┌──

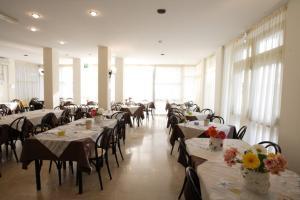 Hotel Tosi, Szállodák  Riccione - big - 66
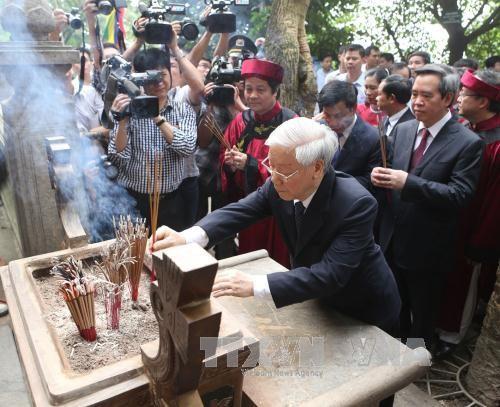 Tổng Bí thư Nguyễn Phú Trọng dâng hương tưởng niệm các Vua Hùng - ảnh 1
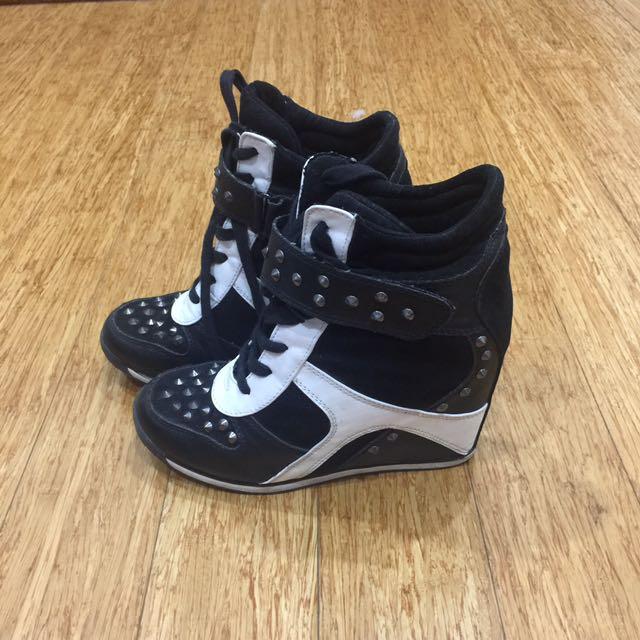 Black And White Heel Runner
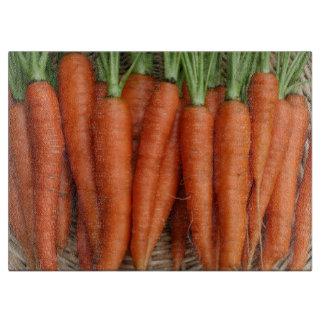 Gartenfrische Heirloom-Karotten Schneidebrett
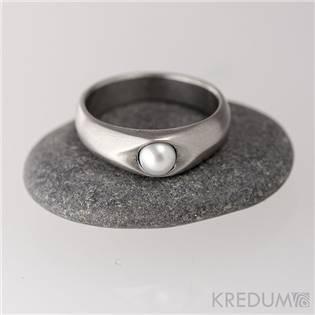 Kovaný nerezový prsten Gracia steel s bílou perlou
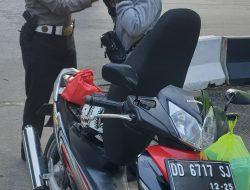 Jadikan Keselamatan Berkendara Sebagai Kebutuhan Kasubdit Reg. Polda Beri Reward Pengendara Safety Riding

└──

__Your goal__
Could you return the listing above exactly, minus its pictures?

__Exercise response__
 Hotel Tosi, Szállodák  Riccione - big - 66
 Tổng Bí thư Nguyễn Phú Trọng dâng hương tưởng niệm các Vua Hùng - ảnh 1
 Black And White Heel Runner
 Gartenfrische Heirloom-Karotten Schneidebrett
 Kovaný nerezový prsten Gracia steel s bílou perlou
 Jadikan Keselamatan Berkendara Sebagai Kebutuhan Kasubdit Reg. Polda Beri Reward Pengendara Safety Riding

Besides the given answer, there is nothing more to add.